Decomposition

class sklego.decomposition.PCAOutlierDetection(n_components=None, threshold=None, variant='relative', whiten=False, svd_solver='auto', tol=0.0, iterated_power='auto', random_state=None)[source]

Bases: sklearn.base.BaseEstimator, sklearn.base.OutlierMixin

Does outlier detection based on the reconstruction error from PCA.

decision_function(X)[source]
difference(X)[source]

Shows the calculated difference between original and reconstructed data. Row by row.

Parameters

X – array-like, shape=(n_columns, n_samples, ) training data.

Returns

array, shape=(n_samples,) the difference

fit(X, y=None)[source]

Fit the model using X as training data.

Parameters
  • X – array-like, shape=(n_columns, n_samples,) training data.

  • y – ignored but kept in for pipeline support

Returns

Returns an instance of self.

predict(X)[source]

Predict if a point is an outlier.

Parameters

X – array-like, shape=(n_columns, n_samples, ) training data.

Returns

array, shape=(n_samples,) the predicted data. 1 for inliers, -1 for outliers.

score_samples(X)[source]
transform(X)[source]

Uses the underlying PCA method to transform the data.

class sklego.decomposition.UMAPOutlierDetection(n_components=2, threshold=None, variant='relative', n_neighbors=15, min_dist=0.1, metric='euclidean', random_state=None)[source]

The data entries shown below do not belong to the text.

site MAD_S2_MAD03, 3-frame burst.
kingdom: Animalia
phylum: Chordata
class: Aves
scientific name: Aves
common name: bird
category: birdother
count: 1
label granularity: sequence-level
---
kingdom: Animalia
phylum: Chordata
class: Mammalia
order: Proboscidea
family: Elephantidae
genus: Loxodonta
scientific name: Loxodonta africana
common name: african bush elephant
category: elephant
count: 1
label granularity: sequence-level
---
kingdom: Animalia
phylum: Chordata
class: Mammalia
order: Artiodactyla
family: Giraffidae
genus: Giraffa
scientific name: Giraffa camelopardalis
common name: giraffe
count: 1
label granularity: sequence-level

Bases: sklearn.base.BaseEstimator, sklearn.base.OutlierMixin

Does outlier detection based on the reconstruction error from UMAP.

difference(X)[source]

Shows the calculated difference between original and reconstructed data. Row by row.

Parameters

X – array-like, shape=(n_columns, n_samples, ) training data.

Returns

array, shape=(n_samples,) the difference

fit(X, y=None)[source]

Fit the model using X as training data.

Parameters
  • X – array-like, shape=(n_columns, n_samples,) training data.

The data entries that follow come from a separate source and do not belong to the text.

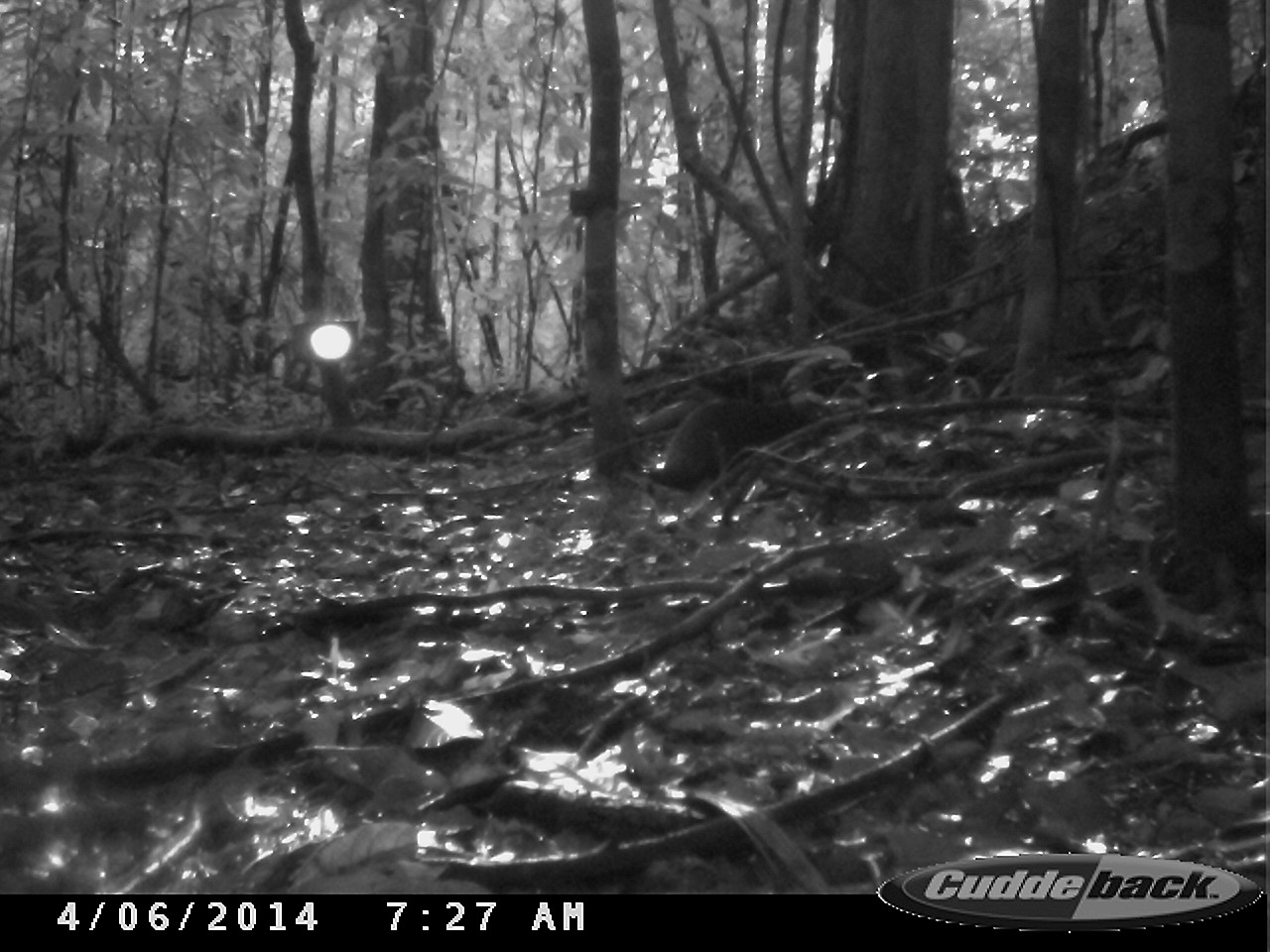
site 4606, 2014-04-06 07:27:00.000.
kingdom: Animalia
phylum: Chordata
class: Mammalia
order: Rodentia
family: Dasyproctidae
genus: Dasyprocta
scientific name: Dasyprocta leporina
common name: red-rumped agouti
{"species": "Dasyprocta leporina (red-rumped agouti)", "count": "1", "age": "adult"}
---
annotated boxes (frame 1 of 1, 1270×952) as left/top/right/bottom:
dasyprocta leporina: 658/398/836/487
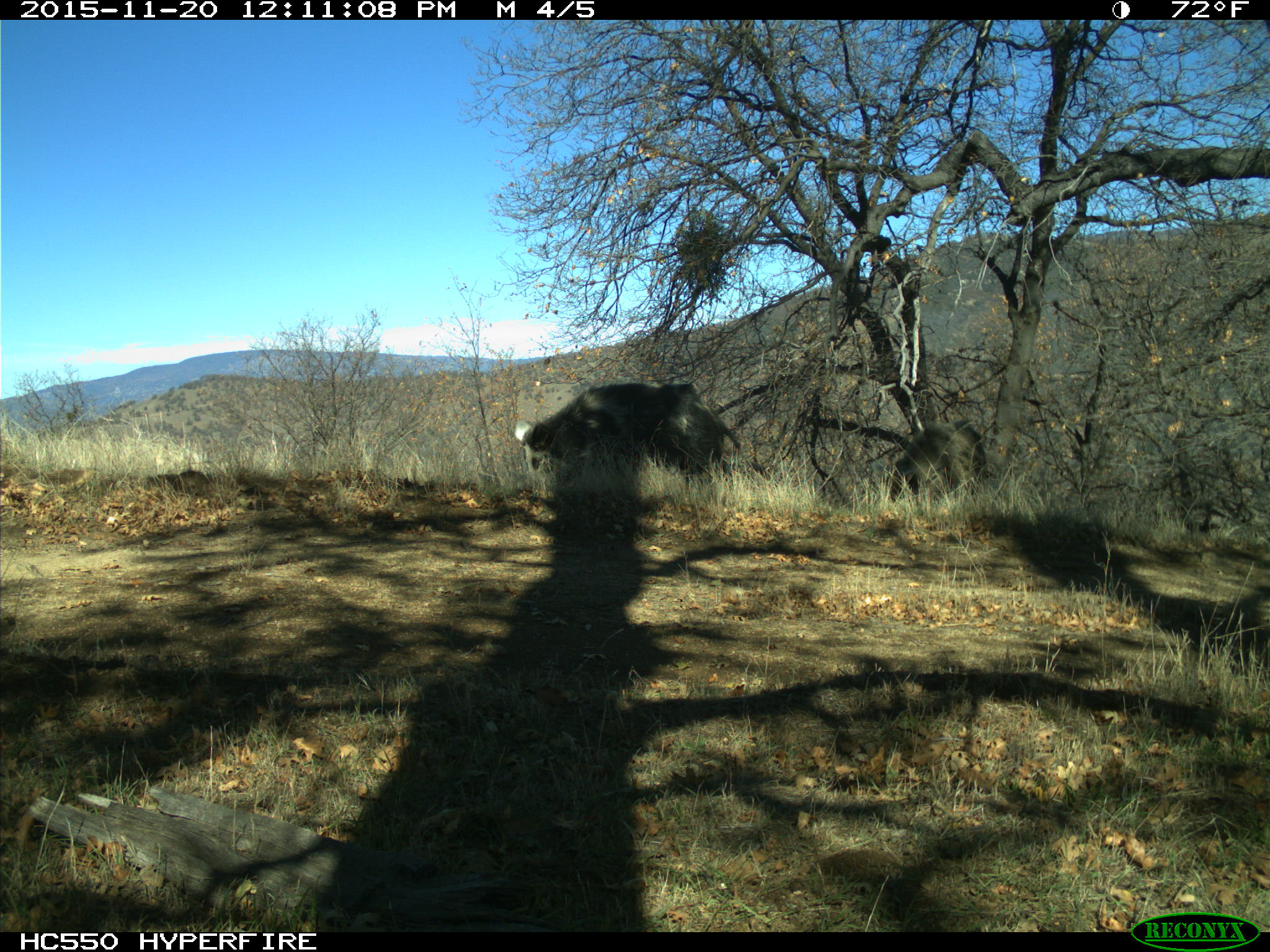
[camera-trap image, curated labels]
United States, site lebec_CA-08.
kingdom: Animalia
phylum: Chordata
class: Mammalia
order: Artiodactyla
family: Suidae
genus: Sus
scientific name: Sus scrofa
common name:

  • y – ignored but kept in for pipeline support

Returns

Returns an instance of self.

predict(X)[source]

Predict if a point is an outlier.

Parameters

X – array-like, shape=(n_columns, n_samples, ) training data.

Returns

array, shape=(n_samples,) the predicted data. 1 for inliers, -1 for outliers.

transform(X)[source]

Uses the underlying UMAP method to transform the data.